For each document that has a non-empty diff:

The client applies the diff to its local Yjs document using Y.applyUpdateV2().
The merged Yjs document is materialized back to a plain record (resolving register conflicts, summing counter deltas, etc.).
The merged record is ingested into the embedded database.

4. Resume Reactive Subscriptions

After the resolve pass completes, the engine subscribes to remote queries for each synced table. These reactive subscriptions keep local state fresh with changes from other clients in real time.

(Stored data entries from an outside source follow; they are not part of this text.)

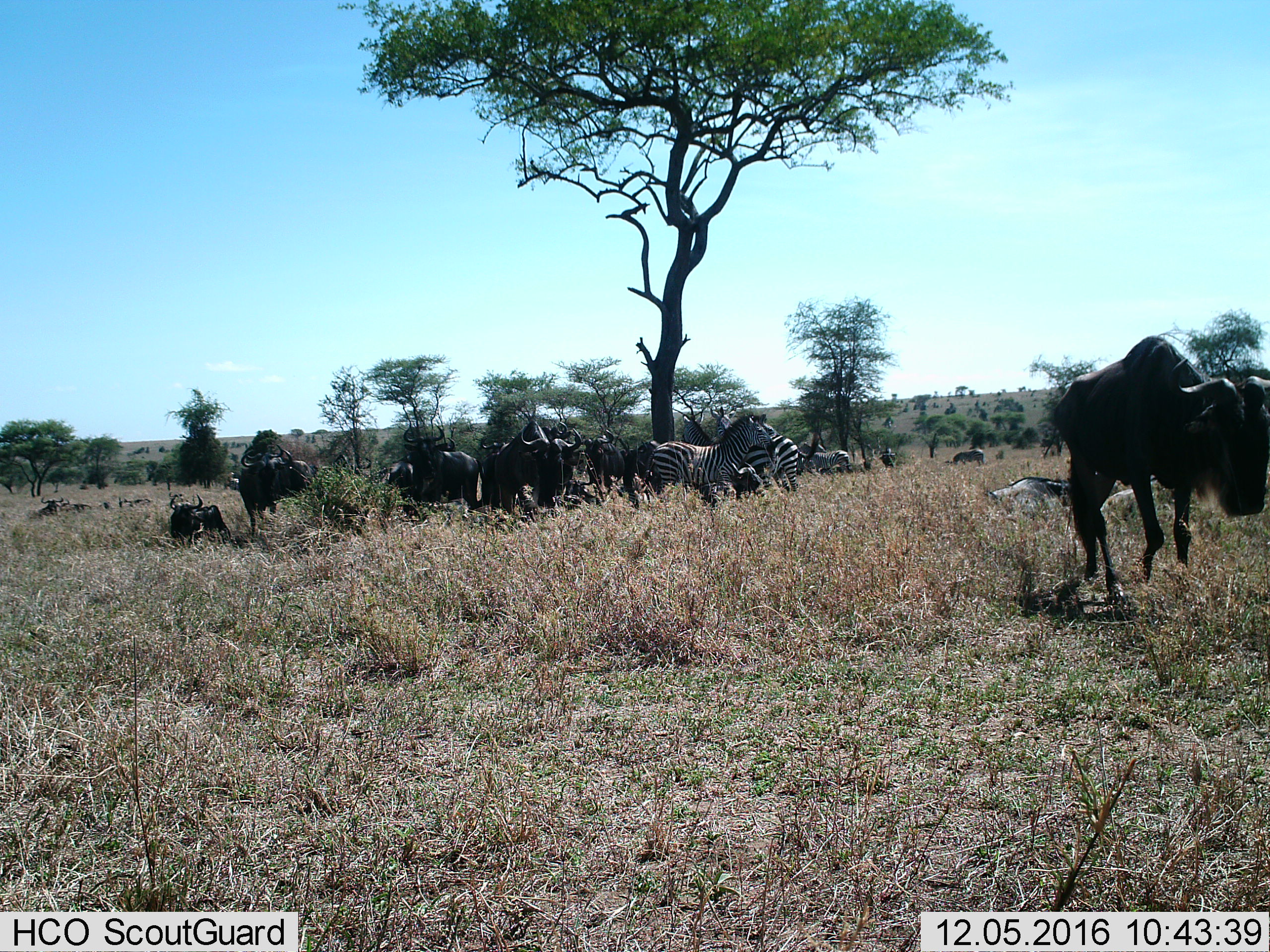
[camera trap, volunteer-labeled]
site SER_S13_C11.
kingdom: Animalia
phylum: Chordata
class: Mammalia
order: Artiodactyla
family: Bovidae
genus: Connochaetes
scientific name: Connochaetes taurinus taurinus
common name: blue wildebeest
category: wildebeestblue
Wildebeestblue (blue wildebeest) (Connochaetes taurinus taurinus), count 11-50. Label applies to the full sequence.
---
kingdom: Animalia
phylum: Chordata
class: Mammalia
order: Perissodactyla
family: Equidae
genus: Equus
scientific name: Equus quagga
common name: plains zebra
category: zebraplains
Zebraplains (plains zebra) (Equus quagga), count 5. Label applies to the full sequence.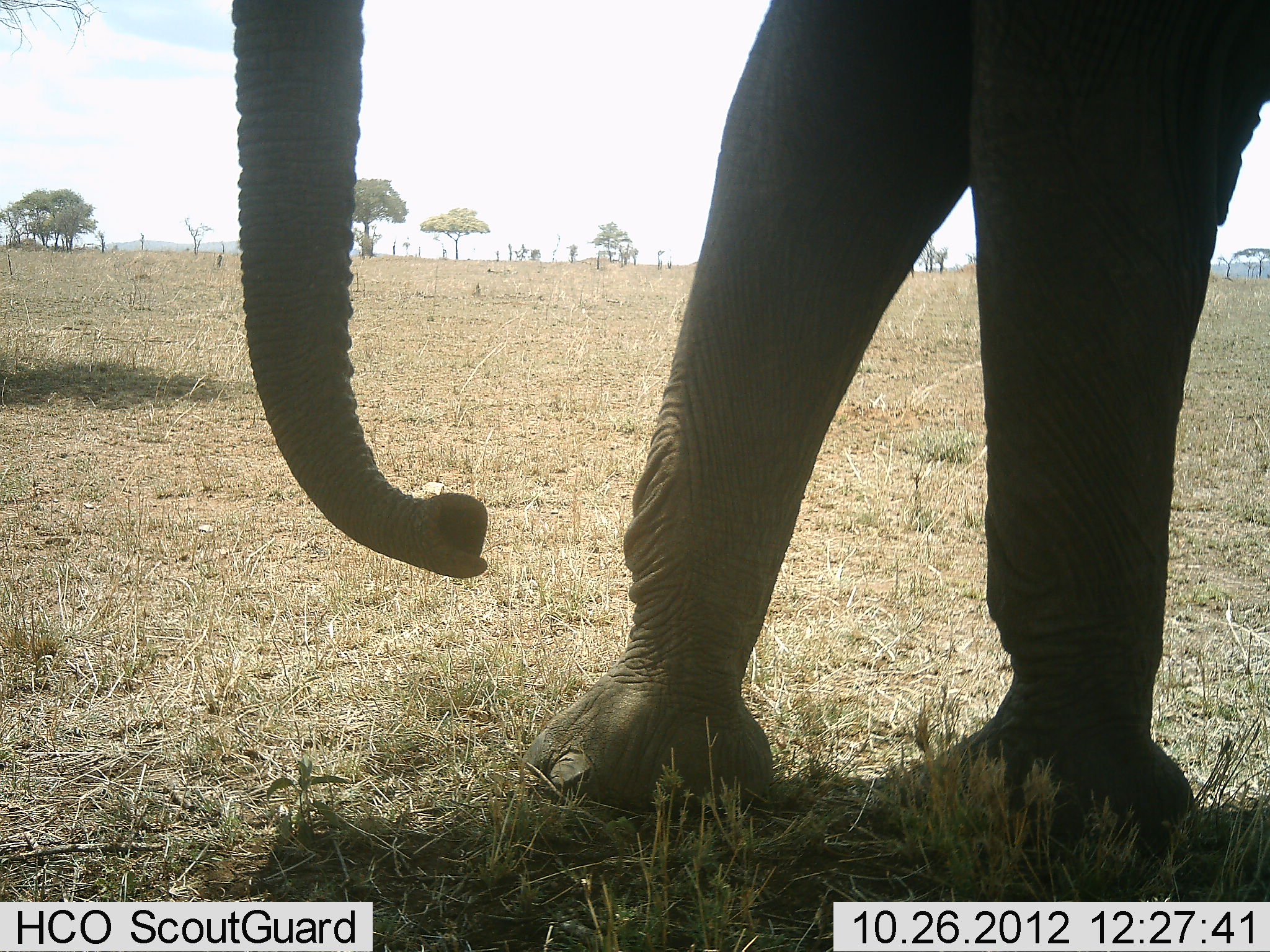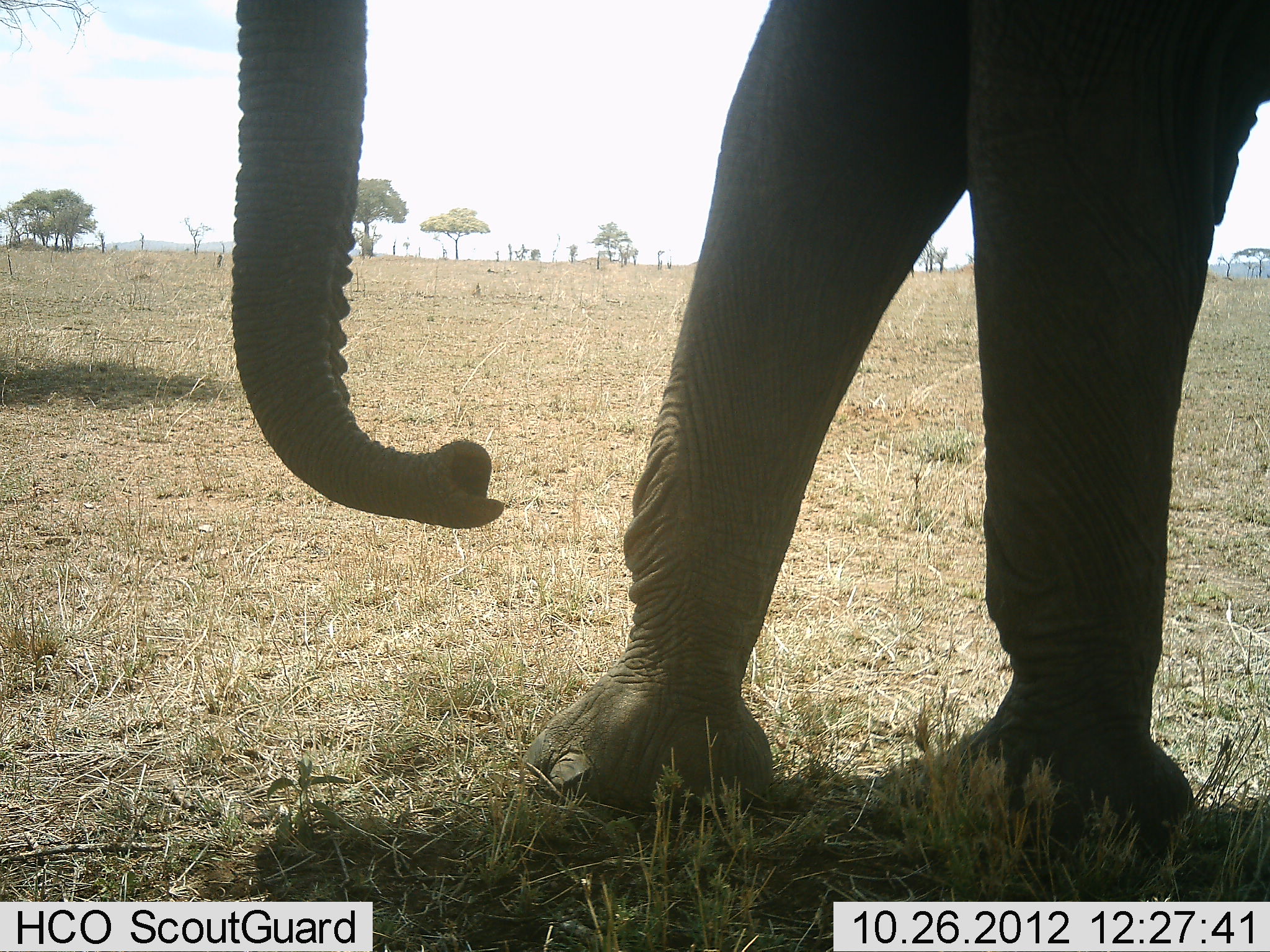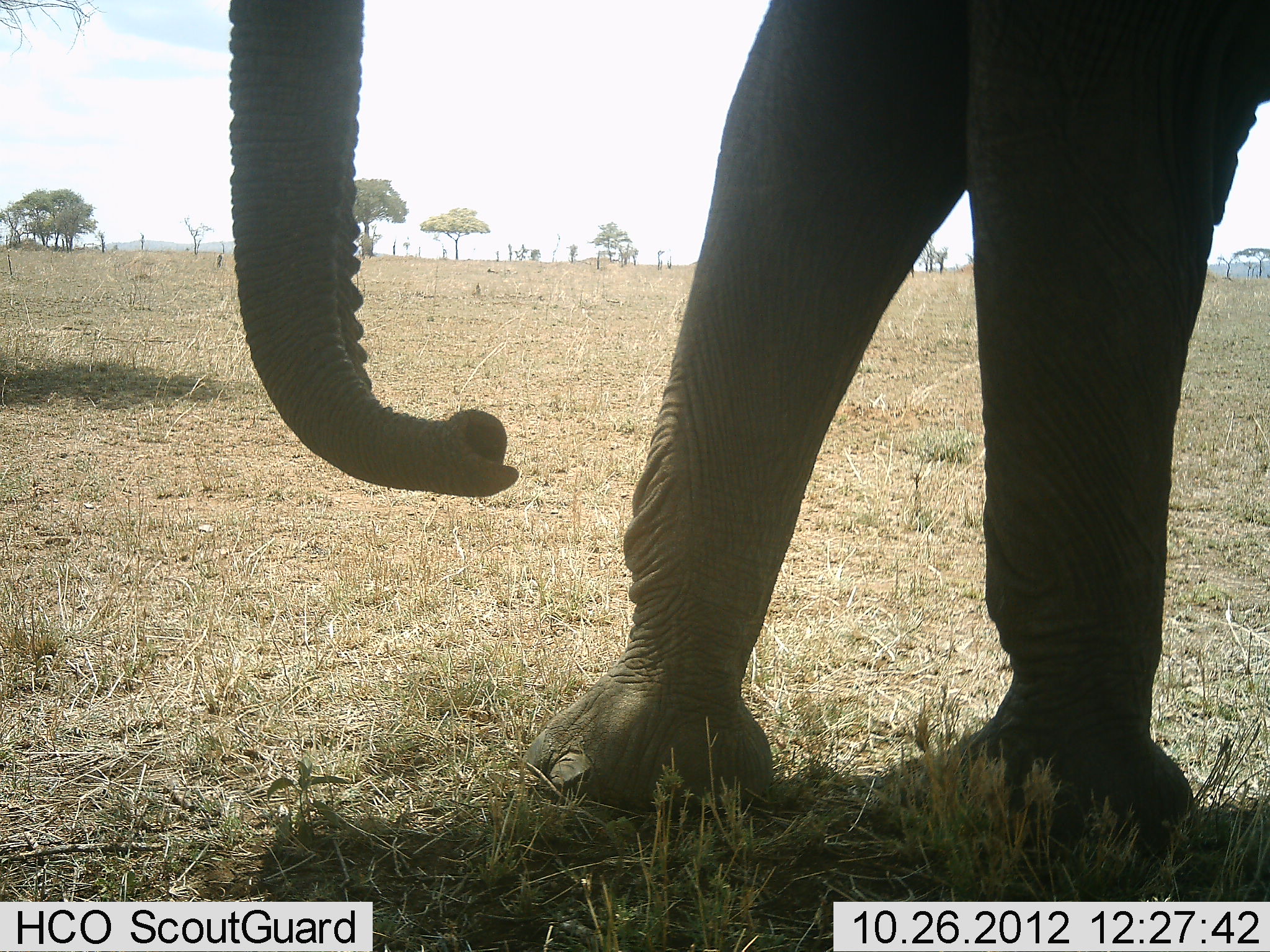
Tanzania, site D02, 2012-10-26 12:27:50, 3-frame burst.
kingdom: Animalia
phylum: Chordata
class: Mammalia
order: Proboscidea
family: Elephantidae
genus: Loxodonta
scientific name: Loxodonta africana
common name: african bush elephant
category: elephant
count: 1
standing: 100%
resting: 0%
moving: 0%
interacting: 0%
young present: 0%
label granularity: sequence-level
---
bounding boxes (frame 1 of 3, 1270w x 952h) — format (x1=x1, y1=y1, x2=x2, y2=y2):
animal: (x1=228, y1=1, x2=1270, y2=860)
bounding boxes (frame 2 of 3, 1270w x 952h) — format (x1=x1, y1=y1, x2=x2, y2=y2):
animal: (x1=228, y1=1, x2=1270, y2=860)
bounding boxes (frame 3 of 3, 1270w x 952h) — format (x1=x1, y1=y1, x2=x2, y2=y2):
animal: (x1=228, y1=1, x2=1270, y2=860)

When new results arrive, they are diffed against local state and ingested.

Retry Policy

The resolve pass has configurable retry behavior:

const client = createConvexClient({
  modules,
  sync: {
    url: import.meta.env.CONVEX_URL,
    maxRetries: 5,       // default: 3
    retryDelayMs: 2000,  // default: 1000
  },
});

Retries use exponential backoff with jitter starting from retryDelayMs. After exhausting all retries, the state transitions to error. The engine will attempt recovery on the next connectivity change (e.g., the browser fires an online event).

Pending Queue Durability

The pending mutation queue is stored in the embedded database (via _system:pendingPush / _system:pendingPop system functions). This means:

Mutations queued while offline survive page refreshes and browser restarts.
When the user returns to the app and connectivity is available, the queue drains automatically.
The queue processes entries serially to maintain causal ordering.

Stripping Omitted Fields

When remote documents are received (either via reactive subscriptions or the resolve pass), any fields marked with schema.omit() are stripped before ingestion into the embedded database. This prevents large or sensitive server-only data from being stored locally.